Manitoba wait times for cataract, knee surgeries among worst nationwide in first 18 months of pandemic: report
CBC
An analysis of how Canadian wait times for surgeries and diagnostic tests were impacted in the first year-and-a-half of the pandemic suggests Manitoba lagged behind nearly all provinces when it came to cataract and knee surgeries.
The latest report from the Canadian Institute for Health Information out late Monday night compares wait times among provinces in the first 18 months of the pandemic. That window doesn't include data on how the Delta, Omicron and its subvariant, known as BA.2, coronavirus waves impacted wait times.
From April 2020 to September 2021, CIHI analysis suggests just over one third — 38 per cent — of Manitobans on the wait list for knee surgery received the procedure within the national benchmark time frame of six months.
Manitoba trailed all provinces on this front, save for Saskatchewan, and came up about 20 per cent short of the Canadian average. Pre-pandemic, about 70 per cent of patients nationwide got their knees replaced within the recommended time span.
"In our more recent data we see some some improvements, but we still see wait times lagging, in particular for Manitoba we see that knee replacement patients are still waiting quite a bit longer than pre-pandemic," said Erin Pichora, manager of health system analytics at CIHI.
Only three provinces fared worse than Manitoba as far as hip surgery wait times were concerned; 55 per cent of Manitobans needing the surgery had it done within six months, compared to 65 per cent nationwide.
Pichora said Manitoba is near the middle of the pack for wait times for magnetic resonance imaging (MRI) scans. The median wait time was at 66 days for an MRI scan during the period analyzed, compared to the 55 days it was pre-pandemic, she said.
Manitoba also came in second last for cataract surgery wait times in the opening 18 months of the pandemic. According to CIHI, 39 per cent of those patients received the surgery within the 112-day benchmark period, compared to 66 per cent nationally (70 per cent pre-pandemic).

▸ Task 1:
Answer these from the article on Manitoba wait times:
(a) What percentage of Manitobans on the knee surgery wait list had the procedure within six months from April 2020 to September 2021?
(b) What was the median wait for an MRI scan in Manitoba during the period analyzed?
(c) How many days is the benchmark period for cataract surgery?
▸ Task 2:
Please output the part of the article on Manitoba wait times that opens with the words containing "Manitoba also came" and closes with "per cent pre-pandemic).", copying it exactly.

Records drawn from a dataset
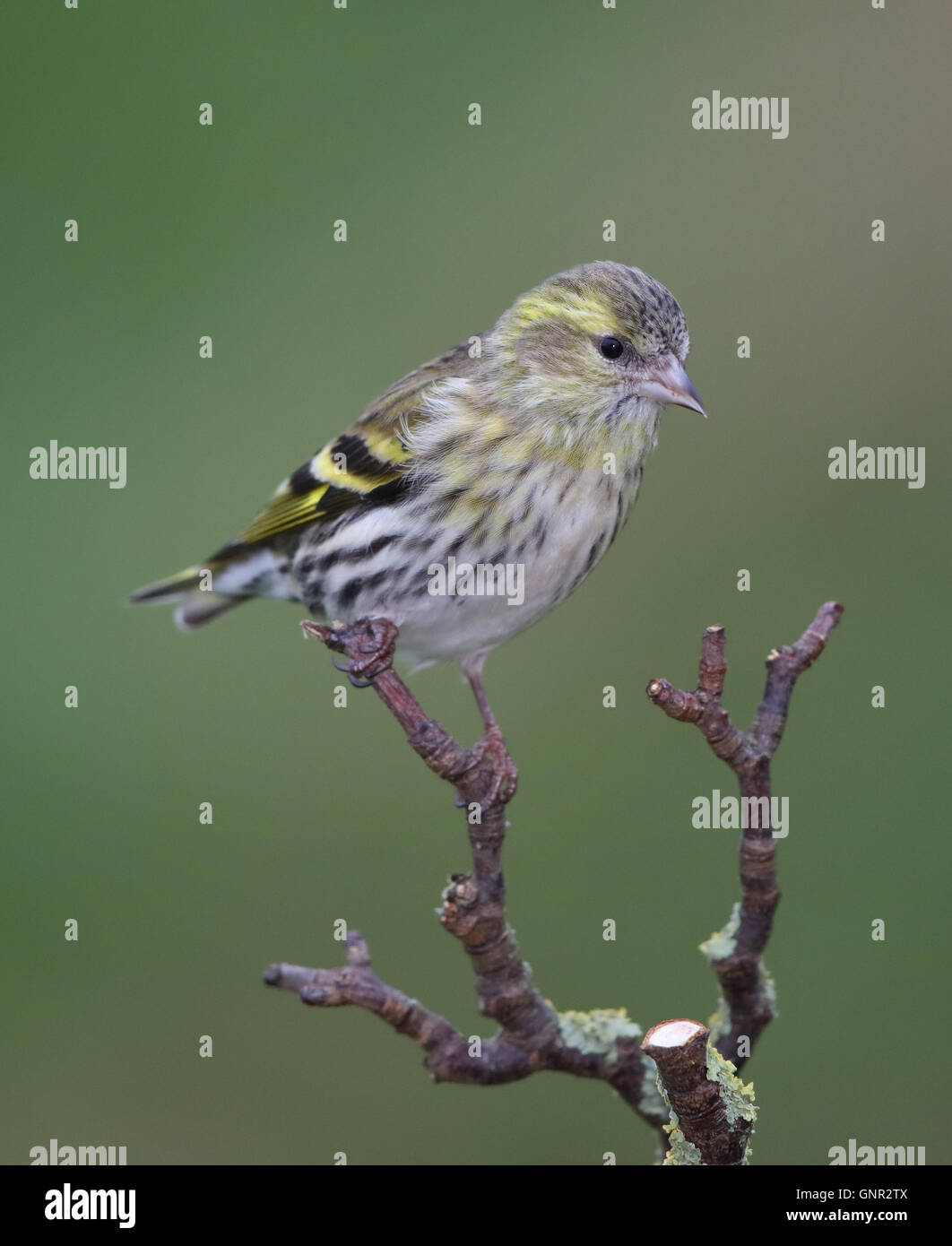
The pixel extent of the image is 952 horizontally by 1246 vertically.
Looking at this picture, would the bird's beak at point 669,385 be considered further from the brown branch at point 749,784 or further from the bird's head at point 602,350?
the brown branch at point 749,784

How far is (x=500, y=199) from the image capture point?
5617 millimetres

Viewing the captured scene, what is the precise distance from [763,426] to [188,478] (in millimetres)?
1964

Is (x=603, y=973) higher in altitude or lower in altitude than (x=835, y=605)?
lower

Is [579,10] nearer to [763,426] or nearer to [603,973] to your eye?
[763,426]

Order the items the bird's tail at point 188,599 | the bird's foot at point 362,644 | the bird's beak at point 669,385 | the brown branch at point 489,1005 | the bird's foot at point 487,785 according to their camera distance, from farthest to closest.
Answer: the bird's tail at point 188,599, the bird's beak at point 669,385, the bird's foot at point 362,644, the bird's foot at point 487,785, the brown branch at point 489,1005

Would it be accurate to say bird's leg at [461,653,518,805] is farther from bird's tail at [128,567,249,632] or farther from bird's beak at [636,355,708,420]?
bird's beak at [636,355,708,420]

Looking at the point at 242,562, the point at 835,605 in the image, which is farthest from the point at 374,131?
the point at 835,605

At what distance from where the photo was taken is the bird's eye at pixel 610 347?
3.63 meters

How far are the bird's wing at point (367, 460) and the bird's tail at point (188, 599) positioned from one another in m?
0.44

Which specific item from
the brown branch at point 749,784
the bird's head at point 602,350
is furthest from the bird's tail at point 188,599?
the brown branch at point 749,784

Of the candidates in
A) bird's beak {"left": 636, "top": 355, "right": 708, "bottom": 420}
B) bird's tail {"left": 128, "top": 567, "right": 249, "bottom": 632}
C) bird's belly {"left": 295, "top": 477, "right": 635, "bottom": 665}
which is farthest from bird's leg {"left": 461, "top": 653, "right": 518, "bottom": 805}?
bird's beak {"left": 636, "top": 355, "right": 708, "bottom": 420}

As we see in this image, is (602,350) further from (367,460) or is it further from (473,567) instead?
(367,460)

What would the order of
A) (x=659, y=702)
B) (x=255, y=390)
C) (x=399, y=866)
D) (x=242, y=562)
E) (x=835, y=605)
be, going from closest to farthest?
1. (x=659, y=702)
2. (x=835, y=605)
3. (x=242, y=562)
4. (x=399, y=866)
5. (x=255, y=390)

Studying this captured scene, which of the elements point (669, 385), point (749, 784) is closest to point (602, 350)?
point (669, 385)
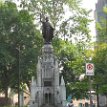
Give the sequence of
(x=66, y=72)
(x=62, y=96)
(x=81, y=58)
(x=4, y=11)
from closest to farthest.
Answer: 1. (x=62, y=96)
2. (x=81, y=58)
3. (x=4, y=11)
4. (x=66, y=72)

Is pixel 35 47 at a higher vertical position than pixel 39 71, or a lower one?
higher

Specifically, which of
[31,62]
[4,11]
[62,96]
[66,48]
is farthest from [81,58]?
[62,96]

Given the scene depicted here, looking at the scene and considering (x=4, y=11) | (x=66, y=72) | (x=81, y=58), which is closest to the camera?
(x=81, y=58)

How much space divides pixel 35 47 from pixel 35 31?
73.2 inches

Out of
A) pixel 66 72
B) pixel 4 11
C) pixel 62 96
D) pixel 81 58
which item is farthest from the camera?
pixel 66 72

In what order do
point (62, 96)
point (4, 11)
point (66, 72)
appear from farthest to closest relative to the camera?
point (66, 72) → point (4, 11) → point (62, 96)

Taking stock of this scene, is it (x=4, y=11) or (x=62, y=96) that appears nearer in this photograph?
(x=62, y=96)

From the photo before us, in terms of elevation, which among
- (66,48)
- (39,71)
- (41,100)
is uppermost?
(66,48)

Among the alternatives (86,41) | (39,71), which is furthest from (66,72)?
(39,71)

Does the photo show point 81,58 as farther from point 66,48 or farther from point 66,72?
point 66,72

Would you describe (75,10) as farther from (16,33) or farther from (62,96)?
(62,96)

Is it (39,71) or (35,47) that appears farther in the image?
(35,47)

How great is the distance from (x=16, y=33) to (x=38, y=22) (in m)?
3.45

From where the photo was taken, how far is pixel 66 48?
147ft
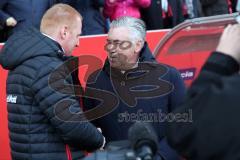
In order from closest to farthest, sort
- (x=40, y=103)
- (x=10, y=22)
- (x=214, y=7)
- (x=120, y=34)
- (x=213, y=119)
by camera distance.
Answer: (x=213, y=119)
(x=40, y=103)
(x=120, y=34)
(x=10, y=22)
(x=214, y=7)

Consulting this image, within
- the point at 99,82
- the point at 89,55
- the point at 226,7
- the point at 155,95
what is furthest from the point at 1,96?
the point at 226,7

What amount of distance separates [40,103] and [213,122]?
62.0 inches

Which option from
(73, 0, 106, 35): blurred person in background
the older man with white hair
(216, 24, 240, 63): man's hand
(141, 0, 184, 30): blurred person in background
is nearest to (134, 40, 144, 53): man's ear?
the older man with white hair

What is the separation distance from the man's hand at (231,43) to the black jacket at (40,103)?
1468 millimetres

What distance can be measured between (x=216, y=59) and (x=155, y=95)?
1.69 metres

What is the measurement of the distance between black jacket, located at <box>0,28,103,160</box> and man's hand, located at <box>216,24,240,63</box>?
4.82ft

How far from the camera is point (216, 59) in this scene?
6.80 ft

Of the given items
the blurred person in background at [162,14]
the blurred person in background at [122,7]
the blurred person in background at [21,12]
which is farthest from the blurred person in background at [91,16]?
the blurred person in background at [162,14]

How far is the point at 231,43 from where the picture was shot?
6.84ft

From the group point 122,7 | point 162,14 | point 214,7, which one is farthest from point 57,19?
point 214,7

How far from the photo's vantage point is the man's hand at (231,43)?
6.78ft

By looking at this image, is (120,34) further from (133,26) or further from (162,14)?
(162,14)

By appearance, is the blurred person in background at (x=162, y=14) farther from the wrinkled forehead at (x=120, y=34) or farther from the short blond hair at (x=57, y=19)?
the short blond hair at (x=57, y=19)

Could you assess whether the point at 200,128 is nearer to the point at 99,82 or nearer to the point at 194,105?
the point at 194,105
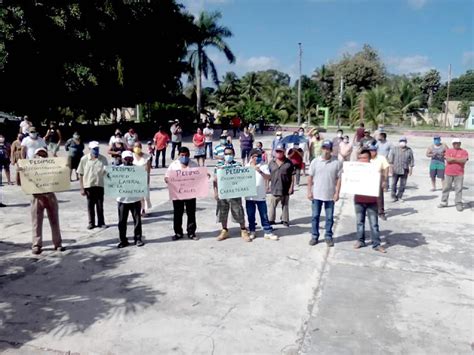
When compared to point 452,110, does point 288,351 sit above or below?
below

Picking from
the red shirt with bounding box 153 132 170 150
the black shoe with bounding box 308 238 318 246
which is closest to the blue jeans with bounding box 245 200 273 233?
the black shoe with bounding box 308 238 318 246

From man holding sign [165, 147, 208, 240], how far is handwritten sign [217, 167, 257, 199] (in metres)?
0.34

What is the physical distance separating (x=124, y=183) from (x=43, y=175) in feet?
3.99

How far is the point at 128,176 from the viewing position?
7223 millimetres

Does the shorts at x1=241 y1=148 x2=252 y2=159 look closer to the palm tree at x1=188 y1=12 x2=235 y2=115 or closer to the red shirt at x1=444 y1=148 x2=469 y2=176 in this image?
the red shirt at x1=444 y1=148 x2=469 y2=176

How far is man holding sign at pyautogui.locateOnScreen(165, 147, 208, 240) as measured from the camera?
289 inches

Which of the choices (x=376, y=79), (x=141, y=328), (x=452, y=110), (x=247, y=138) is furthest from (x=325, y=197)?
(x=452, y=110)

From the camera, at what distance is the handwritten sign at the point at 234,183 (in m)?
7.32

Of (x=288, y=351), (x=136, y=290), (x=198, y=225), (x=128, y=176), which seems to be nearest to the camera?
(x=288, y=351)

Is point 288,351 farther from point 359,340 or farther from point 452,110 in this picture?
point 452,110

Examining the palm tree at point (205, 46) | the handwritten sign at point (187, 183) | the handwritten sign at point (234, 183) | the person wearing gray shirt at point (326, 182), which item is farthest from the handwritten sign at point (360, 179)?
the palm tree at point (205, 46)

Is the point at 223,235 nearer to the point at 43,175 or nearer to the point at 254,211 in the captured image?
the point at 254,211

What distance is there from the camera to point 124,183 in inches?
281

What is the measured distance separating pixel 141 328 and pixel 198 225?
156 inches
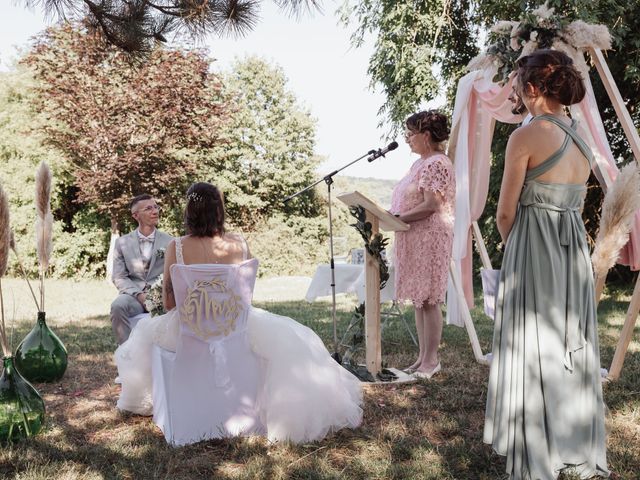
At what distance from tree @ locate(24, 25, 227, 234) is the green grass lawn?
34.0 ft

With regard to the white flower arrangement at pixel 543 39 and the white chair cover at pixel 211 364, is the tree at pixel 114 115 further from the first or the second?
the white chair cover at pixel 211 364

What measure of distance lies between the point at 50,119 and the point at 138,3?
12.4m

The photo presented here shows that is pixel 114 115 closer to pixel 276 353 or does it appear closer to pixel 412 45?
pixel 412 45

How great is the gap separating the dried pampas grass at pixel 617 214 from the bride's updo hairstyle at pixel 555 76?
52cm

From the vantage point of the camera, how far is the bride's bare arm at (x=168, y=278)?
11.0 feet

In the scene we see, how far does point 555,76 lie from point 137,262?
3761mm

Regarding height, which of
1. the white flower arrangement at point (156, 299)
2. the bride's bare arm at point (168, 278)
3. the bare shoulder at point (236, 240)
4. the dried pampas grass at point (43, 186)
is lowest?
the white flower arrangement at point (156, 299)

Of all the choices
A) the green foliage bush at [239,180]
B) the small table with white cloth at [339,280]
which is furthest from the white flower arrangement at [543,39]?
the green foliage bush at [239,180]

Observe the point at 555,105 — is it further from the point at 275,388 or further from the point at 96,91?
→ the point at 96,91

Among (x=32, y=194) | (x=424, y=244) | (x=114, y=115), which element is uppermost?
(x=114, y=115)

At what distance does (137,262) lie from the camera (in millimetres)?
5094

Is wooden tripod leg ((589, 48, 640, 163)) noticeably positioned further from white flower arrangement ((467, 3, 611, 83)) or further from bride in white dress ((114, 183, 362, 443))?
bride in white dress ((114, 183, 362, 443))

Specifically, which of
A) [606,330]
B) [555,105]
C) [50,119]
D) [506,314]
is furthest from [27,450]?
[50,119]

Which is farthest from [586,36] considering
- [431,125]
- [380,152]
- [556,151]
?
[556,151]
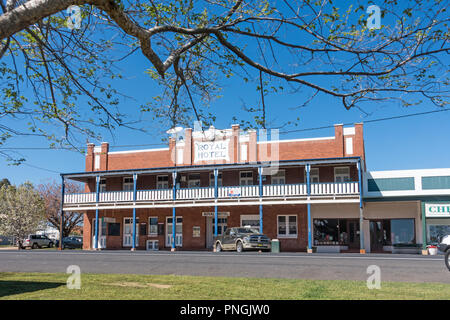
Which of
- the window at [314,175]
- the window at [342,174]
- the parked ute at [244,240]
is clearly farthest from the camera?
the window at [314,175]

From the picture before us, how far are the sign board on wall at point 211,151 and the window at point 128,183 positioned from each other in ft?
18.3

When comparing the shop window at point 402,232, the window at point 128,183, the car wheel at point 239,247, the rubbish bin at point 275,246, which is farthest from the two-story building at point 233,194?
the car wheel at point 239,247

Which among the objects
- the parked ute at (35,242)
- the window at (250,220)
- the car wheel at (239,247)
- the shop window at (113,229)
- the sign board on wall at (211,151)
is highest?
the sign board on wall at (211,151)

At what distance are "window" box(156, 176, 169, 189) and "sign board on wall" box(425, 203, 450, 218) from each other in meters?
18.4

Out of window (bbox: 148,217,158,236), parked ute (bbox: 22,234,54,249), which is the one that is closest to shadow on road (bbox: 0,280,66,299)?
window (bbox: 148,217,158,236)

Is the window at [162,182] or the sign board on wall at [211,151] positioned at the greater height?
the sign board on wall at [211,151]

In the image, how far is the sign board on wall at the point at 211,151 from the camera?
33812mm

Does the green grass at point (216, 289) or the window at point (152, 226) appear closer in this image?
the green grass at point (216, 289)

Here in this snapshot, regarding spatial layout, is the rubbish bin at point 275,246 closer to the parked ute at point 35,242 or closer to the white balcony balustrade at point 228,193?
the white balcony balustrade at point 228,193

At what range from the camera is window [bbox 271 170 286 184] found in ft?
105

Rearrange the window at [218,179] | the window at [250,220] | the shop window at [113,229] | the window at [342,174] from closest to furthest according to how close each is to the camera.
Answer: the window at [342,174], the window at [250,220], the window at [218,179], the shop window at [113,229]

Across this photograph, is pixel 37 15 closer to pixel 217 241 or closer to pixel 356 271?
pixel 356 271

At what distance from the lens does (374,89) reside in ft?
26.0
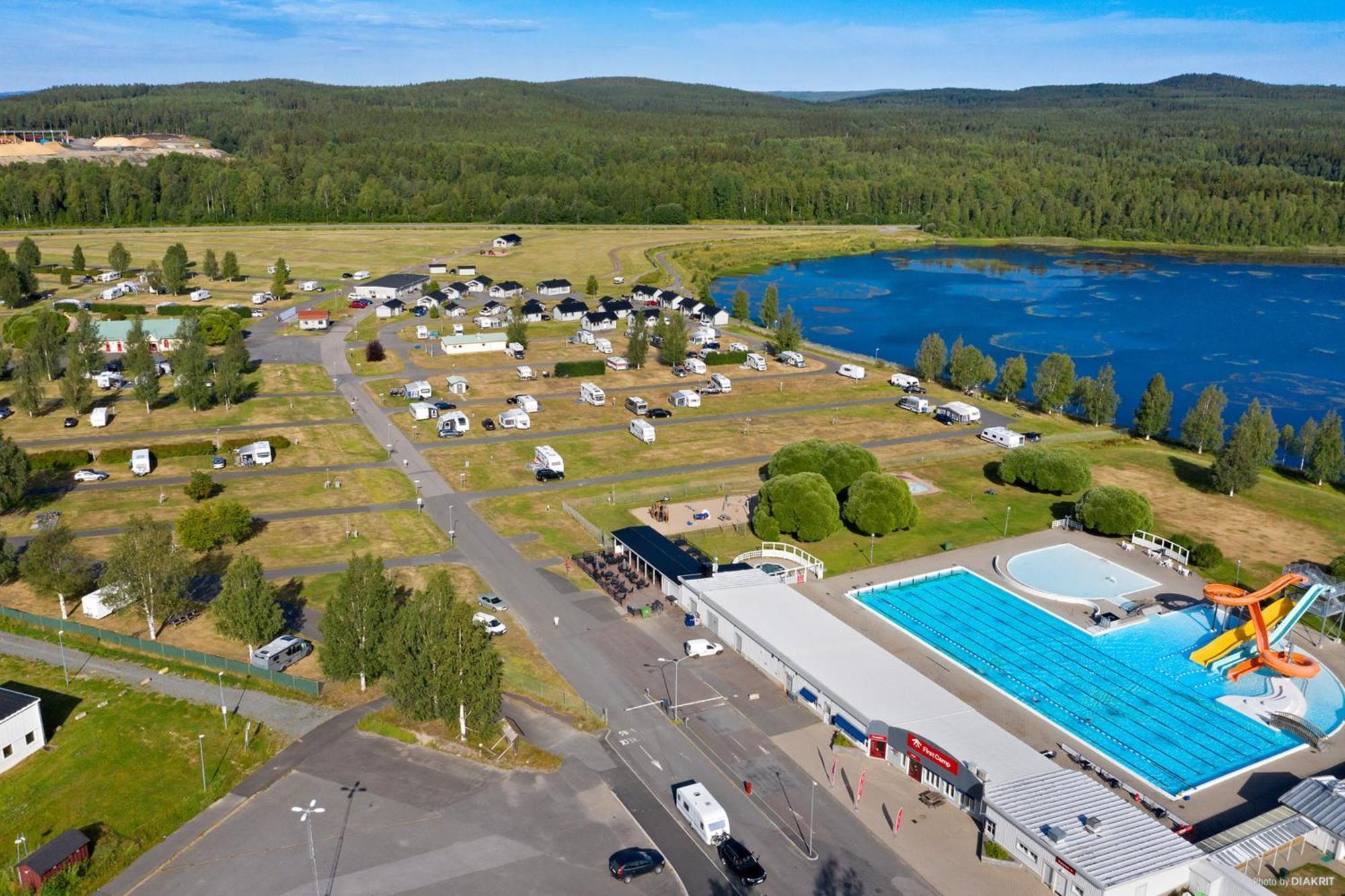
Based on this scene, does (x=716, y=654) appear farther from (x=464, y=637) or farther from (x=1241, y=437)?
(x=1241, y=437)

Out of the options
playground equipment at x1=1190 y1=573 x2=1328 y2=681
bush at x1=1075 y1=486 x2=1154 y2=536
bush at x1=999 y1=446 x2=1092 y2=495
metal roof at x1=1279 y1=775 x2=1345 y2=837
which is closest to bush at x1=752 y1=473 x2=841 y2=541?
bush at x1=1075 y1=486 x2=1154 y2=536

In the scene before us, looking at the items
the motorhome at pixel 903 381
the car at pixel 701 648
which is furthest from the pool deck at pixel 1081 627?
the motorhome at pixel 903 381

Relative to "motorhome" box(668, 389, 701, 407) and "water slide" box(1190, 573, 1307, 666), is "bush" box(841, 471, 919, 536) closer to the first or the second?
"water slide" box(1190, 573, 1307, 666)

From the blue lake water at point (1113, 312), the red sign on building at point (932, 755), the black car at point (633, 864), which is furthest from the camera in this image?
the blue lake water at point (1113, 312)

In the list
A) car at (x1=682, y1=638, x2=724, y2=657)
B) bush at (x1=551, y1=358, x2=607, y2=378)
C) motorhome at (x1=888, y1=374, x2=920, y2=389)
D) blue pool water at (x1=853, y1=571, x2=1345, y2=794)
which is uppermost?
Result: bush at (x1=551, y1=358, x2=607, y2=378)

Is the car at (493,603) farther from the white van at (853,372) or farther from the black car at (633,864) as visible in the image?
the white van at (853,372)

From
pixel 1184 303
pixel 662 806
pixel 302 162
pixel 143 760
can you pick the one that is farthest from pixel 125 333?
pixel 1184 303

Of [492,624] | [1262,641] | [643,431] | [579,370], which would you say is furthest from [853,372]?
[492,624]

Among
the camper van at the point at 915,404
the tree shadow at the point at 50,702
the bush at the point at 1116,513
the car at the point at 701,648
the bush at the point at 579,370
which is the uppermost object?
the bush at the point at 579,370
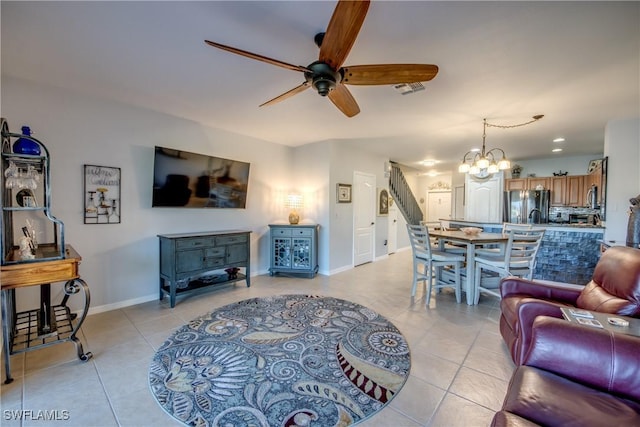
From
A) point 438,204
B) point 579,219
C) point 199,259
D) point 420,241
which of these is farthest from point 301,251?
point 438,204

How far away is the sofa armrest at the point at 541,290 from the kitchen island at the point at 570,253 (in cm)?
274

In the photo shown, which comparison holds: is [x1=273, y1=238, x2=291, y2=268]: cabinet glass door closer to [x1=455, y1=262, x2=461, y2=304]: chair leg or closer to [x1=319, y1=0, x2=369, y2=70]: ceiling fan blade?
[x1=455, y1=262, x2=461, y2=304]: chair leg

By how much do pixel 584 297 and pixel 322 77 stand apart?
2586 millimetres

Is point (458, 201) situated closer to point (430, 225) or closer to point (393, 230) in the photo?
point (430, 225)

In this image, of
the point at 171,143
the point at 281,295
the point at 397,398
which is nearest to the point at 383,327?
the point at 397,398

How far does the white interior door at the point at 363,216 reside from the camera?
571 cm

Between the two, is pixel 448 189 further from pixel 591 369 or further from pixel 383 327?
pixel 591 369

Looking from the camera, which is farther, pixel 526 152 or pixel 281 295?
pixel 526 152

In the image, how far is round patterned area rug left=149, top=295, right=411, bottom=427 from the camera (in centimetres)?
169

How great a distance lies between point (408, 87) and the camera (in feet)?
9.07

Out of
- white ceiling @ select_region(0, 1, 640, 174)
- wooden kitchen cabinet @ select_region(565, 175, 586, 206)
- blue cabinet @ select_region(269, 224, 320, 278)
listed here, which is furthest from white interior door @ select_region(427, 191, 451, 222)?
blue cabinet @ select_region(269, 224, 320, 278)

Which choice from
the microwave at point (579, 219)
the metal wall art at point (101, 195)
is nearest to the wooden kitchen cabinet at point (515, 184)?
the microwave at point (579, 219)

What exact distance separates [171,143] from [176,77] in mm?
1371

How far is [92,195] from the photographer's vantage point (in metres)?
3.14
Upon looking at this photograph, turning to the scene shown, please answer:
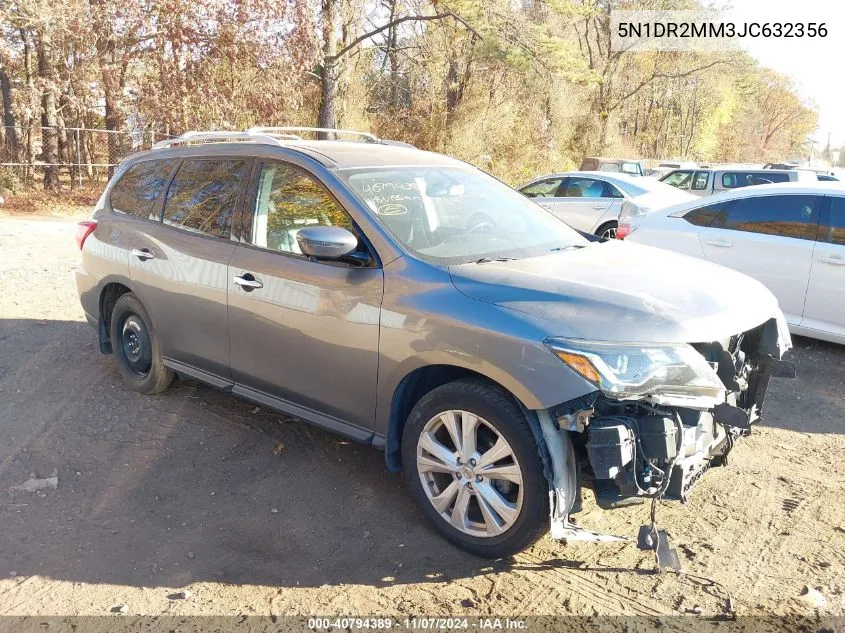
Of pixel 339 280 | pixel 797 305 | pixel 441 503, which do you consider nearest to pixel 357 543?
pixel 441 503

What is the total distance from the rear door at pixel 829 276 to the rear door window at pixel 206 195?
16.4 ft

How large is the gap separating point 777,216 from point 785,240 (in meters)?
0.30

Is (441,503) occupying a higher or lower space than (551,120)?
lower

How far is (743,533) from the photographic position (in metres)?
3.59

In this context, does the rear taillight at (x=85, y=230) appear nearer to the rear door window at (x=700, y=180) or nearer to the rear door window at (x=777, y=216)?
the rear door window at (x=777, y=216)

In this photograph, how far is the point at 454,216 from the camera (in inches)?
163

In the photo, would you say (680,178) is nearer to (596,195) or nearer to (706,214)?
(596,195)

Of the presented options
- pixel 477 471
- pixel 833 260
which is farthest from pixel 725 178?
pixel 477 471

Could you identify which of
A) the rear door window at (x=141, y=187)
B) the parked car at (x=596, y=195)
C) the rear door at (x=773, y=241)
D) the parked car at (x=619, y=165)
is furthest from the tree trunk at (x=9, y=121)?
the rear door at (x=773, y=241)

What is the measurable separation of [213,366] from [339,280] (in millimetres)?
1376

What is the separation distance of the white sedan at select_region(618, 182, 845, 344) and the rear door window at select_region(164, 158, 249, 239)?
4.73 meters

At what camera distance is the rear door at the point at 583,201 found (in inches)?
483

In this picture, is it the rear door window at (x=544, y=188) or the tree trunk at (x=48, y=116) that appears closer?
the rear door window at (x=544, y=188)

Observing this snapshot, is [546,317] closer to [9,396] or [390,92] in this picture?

▸ Exercise answer 1:
(a) 38 per cent
(b) 66 days
(c) 112 days

▸ Exercise answer 2:
Manitoba also came in second last for cataract surgery wait times in the opening 18 months of the pandemic. According to CIHI, 39 per cent of those patients received the surgery within the 112-day benchmark period, compared to 66 per cent nationally (70 per cent pre-pandemic).